■ Your objective ■
Once you reach the line containing "215/65R16 | 4 |" in the entries below, write out that line and each one after it down to the line containing "235/40R18 | 4 |", exactly and with nothing added.
*** Record excerpts
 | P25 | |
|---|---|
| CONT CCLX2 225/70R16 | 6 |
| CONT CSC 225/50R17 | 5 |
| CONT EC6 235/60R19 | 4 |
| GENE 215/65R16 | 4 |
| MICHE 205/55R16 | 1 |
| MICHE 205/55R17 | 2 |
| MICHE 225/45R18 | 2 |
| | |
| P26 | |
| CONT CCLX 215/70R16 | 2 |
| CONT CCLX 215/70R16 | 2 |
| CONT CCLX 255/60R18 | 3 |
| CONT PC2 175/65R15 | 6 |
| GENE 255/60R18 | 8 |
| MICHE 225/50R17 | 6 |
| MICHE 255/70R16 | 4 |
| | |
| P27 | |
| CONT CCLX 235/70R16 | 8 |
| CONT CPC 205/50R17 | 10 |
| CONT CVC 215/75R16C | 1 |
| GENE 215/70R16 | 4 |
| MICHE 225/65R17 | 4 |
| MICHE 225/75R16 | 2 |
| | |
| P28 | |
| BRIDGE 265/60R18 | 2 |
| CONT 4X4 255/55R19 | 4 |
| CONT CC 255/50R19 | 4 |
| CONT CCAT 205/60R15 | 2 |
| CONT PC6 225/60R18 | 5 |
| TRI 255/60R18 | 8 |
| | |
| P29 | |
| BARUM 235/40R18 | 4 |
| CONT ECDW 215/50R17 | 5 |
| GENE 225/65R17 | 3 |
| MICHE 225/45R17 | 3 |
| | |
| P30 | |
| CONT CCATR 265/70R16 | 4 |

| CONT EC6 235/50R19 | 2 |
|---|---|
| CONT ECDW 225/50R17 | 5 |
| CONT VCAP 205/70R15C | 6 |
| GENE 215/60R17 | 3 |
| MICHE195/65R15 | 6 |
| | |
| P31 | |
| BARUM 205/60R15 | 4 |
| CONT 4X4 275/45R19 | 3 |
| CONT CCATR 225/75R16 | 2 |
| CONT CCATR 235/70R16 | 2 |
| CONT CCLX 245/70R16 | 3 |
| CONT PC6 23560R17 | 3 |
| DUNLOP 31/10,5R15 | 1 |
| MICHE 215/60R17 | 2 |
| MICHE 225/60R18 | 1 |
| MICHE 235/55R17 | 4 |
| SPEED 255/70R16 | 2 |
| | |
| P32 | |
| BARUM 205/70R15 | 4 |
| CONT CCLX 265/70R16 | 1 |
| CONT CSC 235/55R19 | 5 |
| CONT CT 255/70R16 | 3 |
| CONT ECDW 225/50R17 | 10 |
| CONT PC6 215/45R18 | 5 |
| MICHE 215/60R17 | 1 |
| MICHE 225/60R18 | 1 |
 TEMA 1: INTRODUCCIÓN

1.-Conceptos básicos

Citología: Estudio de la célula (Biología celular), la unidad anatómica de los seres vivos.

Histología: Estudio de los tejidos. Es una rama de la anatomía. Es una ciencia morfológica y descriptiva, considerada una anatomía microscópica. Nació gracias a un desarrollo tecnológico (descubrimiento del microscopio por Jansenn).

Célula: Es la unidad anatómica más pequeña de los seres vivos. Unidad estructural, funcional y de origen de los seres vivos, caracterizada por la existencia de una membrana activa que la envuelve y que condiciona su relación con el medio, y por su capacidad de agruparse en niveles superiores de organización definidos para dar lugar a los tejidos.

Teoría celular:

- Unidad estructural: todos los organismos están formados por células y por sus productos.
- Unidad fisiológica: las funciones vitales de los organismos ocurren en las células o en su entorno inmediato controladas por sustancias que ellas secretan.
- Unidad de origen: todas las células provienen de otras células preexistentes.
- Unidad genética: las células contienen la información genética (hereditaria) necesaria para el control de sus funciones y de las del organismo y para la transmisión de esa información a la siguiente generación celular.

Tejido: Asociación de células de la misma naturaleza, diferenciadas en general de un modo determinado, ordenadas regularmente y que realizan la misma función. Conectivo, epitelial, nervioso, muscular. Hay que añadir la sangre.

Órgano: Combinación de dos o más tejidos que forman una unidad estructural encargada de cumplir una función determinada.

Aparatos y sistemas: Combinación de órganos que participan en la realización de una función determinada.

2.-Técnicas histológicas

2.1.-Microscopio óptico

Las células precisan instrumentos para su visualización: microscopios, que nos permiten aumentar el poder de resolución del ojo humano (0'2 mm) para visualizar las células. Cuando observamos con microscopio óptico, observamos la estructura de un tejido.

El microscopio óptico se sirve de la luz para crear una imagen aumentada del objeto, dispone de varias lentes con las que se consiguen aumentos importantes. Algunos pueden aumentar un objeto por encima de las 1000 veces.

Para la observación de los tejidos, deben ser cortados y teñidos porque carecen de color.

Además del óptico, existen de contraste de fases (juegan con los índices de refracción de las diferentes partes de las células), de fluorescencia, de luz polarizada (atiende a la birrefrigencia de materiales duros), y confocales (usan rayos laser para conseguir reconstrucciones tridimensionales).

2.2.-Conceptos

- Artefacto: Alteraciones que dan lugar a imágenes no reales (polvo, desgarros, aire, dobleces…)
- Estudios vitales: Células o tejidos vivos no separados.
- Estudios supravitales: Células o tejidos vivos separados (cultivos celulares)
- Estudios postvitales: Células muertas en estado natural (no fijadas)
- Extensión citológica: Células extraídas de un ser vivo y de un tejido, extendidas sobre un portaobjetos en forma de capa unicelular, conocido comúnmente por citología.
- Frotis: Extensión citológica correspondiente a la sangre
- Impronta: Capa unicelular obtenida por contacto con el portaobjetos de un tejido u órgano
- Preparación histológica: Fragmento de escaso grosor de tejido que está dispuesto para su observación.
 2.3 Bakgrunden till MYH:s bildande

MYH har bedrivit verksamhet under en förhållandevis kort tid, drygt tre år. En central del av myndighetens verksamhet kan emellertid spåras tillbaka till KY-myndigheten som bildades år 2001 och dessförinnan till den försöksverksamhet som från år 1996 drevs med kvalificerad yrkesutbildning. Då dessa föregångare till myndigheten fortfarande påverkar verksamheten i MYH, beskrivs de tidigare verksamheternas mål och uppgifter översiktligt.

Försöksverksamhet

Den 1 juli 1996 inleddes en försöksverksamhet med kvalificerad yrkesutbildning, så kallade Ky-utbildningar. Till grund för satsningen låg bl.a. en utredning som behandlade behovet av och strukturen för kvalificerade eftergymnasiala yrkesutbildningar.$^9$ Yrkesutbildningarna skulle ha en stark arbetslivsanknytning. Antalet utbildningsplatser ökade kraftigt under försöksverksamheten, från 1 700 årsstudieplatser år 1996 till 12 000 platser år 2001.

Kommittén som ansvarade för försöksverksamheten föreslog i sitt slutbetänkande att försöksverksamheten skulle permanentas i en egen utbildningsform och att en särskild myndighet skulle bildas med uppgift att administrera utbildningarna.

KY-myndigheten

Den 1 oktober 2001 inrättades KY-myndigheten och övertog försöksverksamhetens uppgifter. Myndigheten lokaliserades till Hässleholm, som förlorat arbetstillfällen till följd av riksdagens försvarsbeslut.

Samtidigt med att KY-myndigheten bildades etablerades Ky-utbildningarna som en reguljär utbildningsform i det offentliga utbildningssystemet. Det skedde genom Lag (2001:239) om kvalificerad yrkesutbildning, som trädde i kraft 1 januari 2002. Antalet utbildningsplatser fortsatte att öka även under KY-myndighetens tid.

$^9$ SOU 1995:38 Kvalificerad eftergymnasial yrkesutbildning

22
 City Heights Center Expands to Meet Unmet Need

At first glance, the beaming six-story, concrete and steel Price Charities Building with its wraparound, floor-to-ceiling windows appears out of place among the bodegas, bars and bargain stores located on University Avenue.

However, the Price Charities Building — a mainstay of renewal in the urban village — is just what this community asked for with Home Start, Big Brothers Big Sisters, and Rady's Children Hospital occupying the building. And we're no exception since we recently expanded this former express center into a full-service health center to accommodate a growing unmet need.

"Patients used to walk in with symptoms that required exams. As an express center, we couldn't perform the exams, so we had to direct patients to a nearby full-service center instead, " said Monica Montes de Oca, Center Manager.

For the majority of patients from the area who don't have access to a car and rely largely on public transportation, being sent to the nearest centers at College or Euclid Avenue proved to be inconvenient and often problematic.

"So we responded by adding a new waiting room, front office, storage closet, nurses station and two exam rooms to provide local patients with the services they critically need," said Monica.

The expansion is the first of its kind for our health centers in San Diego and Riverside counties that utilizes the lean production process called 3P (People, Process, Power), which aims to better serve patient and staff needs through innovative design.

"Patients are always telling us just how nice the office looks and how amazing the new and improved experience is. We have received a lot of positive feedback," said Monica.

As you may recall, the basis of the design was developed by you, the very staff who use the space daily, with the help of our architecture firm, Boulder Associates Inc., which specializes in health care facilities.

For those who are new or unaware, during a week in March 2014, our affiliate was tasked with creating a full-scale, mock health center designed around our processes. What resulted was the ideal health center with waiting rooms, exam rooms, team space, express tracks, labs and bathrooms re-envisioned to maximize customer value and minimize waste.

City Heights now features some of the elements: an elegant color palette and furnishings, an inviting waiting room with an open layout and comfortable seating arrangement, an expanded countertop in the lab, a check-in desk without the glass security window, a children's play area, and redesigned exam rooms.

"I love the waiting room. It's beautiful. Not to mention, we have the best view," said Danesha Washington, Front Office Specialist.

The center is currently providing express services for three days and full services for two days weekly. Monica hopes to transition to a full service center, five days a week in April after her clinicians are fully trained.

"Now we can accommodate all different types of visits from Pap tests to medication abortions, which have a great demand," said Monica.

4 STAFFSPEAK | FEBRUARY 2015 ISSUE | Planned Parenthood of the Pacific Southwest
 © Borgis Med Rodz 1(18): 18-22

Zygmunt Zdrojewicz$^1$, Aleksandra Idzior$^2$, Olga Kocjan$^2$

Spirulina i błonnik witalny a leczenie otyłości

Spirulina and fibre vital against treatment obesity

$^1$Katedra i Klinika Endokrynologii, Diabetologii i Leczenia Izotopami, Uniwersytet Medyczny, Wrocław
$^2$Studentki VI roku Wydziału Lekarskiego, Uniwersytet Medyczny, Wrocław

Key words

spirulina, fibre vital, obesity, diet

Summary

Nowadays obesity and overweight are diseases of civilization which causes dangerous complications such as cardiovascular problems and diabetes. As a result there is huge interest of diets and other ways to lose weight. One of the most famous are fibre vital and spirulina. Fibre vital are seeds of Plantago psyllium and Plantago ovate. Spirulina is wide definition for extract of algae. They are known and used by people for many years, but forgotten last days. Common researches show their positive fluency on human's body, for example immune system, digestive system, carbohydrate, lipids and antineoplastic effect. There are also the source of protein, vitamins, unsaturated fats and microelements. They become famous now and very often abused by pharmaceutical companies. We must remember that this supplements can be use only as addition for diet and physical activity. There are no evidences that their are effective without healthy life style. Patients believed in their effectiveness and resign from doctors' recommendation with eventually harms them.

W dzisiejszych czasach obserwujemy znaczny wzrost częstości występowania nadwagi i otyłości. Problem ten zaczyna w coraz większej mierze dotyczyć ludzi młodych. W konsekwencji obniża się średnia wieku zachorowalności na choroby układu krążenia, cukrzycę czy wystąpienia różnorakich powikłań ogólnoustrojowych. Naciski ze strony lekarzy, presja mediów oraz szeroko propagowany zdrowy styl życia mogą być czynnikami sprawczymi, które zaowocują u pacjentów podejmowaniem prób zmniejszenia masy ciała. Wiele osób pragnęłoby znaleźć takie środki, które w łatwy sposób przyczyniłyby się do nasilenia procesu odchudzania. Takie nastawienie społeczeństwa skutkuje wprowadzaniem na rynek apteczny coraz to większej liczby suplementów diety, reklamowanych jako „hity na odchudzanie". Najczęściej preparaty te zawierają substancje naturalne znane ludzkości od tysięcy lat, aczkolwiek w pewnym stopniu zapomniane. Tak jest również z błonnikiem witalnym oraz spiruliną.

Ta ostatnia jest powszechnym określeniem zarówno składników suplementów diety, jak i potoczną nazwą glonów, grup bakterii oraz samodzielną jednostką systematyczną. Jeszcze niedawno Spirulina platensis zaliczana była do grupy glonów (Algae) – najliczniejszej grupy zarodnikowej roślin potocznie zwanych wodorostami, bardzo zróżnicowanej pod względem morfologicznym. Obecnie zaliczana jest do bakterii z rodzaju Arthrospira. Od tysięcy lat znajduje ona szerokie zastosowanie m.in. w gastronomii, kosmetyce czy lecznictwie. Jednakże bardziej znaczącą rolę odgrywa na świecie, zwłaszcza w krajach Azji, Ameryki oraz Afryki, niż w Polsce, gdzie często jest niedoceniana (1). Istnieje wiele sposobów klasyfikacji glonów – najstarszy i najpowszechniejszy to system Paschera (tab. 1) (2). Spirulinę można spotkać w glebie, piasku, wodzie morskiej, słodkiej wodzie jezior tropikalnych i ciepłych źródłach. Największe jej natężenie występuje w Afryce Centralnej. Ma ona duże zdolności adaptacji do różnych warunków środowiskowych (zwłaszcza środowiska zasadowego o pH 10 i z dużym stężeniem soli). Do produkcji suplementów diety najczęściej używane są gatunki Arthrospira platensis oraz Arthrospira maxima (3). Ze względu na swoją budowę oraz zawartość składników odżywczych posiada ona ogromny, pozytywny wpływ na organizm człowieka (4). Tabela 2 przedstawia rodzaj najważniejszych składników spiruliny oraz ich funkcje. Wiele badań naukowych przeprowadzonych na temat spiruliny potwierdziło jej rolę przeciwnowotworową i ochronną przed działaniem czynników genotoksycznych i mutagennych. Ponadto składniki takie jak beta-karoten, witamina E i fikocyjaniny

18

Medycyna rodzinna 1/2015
******
■ Solution to this task ■
| GENE 215/65R16 | 4 |
| MICHE 205/55R16 | 1 |
| MICHE 205/55R17 | 2 |
| MICHE 225/45R18 | 2 |
| | |
| P26 | |
| CONT CCLX 215/70R16 | 2 |
| CONT CCLX 215/70R16 | 2 |
| CONT CCLX 255/60R18 | 3 |
| CONT PC2 175/65R15 | 6 |
| GENE 255/60R18 | 8 |
| MICHE 225/50R17 | 6 |
| MICHE 255/70R16 | 4 |
| | |
| P27 | |
| CONT CCLX 235/70R16 | 8 |
| CONT CPC 205/50R17 | 10 |
| CONT CVC 215/75R16C | 1 |
| GENE 215/70R16 | 4 |
| MICHE 225/65R17 | 4 |
| MICHE 225/75R16 | 2 |
| | |
| P28 | |
| BRIDGE 265/60R18 | 2 |
| CONT 4X4 255/55R19 | 4 |
| CONT CC 255/50R19 | 4 |
| CONT CCAT 205/60R15 | 2 |
| CONT PC6 225/60R18 | 5 |
| TRI 255/60R18 | 8 |
| | |
| P29 | |
| BARUM 235/40R18 | 4 |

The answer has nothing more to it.